Block volume example

Your AGILITY cloud provider gives you the ability to provision block storage and attach the disk to your VM. Please follow the recommended procedures. E.g., it involves several iscsi commands executions.

  1. Once Attached, format the disk (e.g., sdb):

    export DEV_PATH=sdb export MOUNT_PATH=/var/lib/rancher/k3s/storage sudo mkfs.ext4 -m 0 -F -E lazy_itable_init=0,lazy_journal_init=0,discard /dev/${DEV_PATH} sudo mkdir -p ${MOUNT_PATH} sudo mount -o discard,defaults /dev/${DEV_PATH} ${MOUNT_PATH} sudo chmod 775 ${MOUNT_PATH}

  2. Persist the changes:

    sudo cp /etc/fstab /etc/fstab.backup UUID=$(sudo blkid -s UUID -o value /dev/${DEV_PATH}) echo $UUID echo UUID=$(sudo blkid -s UUID -o value /dev/${DEV_PATH}) ${MOUNT_PATH} ext4 _netdev,nofail 0 2 | sudo tee -a /etc/fstab

Restore data

  1. Copy the data to the newly mounted external location:

    sudo su - cp -R /var/lib/rancher/k3s/storage-bkp/* /var/lib/rancher/k3s/storage/

  2. Start the processes:

    systemctl start k3s

  3. Wait a few seconds and ensure that all services are in the Running state:

    kubectl get pods -n agility

  4. Verify that the system is functioning correctly by performing tasks in the UI.
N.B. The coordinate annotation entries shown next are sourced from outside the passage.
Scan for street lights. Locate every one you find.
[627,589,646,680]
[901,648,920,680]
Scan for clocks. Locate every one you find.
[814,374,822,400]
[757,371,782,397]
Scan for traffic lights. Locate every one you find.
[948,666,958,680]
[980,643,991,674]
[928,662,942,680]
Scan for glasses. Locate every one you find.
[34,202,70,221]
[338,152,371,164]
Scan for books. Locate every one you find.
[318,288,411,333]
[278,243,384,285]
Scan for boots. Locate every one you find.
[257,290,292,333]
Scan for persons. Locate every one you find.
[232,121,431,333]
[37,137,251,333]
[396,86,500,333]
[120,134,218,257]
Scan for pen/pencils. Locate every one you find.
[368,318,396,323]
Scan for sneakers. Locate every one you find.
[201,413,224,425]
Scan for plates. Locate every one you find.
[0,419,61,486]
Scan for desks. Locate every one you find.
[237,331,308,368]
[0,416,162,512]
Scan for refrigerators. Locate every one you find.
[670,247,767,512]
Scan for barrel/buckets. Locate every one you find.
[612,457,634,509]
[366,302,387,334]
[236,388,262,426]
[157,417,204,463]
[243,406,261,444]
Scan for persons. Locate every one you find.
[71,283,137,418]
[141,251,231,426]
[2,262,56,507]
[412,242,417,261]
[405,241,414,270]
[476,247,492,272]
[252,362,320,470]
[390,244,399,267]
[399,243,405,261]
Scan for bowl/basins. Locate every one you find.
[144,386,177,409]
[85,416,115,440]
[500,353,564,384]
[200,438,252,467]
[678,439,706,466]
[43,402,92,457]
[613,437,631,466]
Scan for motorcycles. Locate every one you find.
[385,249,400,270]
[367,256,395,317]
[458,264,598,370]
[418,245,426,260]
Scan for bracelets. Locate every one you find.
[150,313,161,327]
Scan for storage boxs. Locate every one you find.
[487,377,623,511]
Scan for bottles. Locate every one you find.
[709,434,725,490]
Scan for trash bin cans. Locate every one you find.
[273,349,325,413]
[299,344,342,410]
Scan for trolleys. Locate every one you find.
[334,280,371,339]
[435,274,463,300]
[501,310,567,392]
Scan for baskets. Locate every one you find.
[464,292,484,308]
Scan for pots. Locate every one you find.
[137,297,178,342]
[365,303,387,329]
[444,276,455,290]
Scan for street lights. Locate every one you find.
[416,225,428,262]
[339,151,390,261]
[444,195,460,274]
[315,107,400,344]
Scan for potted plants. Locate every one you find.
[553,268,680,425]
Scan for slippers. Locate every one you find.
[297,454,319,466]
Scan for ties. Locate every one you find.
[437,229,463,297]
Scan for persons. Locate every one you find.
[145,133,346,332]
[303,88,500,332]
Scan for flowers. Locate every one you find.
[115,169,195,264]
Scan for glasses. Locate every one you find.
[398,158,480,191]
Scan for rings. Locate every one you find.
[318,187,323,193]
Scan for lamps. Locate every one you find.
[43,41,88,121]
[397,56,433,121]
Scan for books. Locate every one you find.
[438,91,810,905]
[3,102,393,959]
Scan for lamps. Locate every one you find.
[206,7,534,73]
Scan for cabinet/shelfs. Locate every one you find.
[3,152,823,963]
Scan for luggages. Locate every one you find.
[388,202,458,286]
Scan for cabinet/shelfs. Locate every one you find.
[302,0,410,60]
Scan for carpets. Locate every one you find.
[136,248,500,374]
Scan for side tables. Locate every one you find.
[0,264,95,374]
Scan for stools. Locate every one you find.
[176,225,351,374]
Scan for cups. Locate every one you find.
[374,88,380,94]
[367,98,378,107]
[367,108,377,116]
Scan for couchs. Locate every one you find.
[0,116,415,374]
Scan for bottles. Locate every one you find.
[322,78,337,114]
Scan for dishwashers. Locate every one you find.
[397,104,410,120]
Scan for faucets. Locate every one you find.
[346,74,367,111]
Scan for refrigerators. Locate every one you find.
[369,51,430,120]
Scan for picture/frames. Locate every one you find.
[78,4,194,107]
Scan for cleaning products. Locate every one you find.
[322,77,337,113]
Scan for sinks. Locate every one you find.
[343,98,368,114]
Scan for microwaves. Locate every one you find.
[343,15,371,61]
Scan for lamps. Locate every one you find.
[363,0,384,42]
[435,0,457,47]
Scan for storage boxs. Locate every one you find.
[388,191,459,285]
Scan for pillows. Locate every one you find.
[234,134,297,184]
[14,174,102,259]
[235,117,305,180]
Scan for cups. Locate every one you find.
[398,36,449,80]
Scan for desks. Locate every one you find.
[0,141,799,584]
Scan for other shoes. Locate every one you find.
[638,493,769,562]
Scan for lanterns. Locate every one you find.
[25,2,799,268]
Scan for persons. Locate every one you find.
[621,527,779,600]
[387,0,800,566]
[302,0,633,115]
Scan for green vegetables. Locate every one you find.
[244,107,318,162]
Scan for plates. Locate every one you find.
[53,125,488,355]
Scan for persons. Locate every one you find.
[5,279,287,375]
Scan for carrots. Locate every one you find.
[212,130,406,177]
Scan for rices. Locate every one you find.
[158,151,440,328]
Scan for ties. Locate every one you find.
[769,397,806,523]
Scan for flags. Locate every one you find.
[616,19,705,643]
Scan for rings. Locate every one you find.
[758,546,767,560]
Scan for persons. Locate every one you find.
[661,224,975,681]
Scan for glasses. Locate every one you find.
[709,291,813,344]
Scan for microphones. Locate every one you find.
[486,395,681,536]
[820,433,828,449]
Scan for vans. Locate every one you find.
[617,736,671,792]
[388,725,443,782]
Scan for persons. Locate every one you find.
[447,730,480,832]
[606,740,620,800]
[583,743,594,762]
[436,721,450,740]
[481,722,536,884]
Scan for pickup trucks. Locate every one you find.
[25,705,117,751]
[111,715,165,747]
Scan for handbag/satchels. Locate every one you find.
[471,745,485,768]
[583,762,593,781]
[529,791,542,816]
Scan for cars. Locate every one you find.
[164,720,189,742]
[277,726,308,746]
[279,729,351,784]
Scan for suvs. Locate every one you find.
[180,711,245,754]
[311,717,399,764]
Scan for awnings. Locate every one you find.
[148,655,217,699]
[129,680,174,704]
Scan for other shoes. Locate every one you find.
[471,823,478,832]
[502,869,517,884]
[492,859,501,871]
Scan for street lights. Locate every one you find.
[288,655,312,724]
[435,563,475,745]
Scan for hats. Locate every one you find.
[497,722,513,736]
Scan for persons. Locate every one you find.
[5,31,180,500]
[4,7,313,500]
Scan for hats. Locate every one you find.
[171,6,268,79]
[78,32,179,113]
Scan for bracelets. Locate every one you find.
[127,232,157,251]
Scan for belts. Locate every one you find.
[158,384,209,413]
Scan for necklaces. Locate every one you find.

  5. Once you have confirmed everything is working as expected, you can delete the old data:

    rm -fr /var/lib/rancher/k3s/storage-bkp

    Please note that these steps assume you have the necessary permissions and understand the implications of deleting the old data. Exercise caution while performing these operations.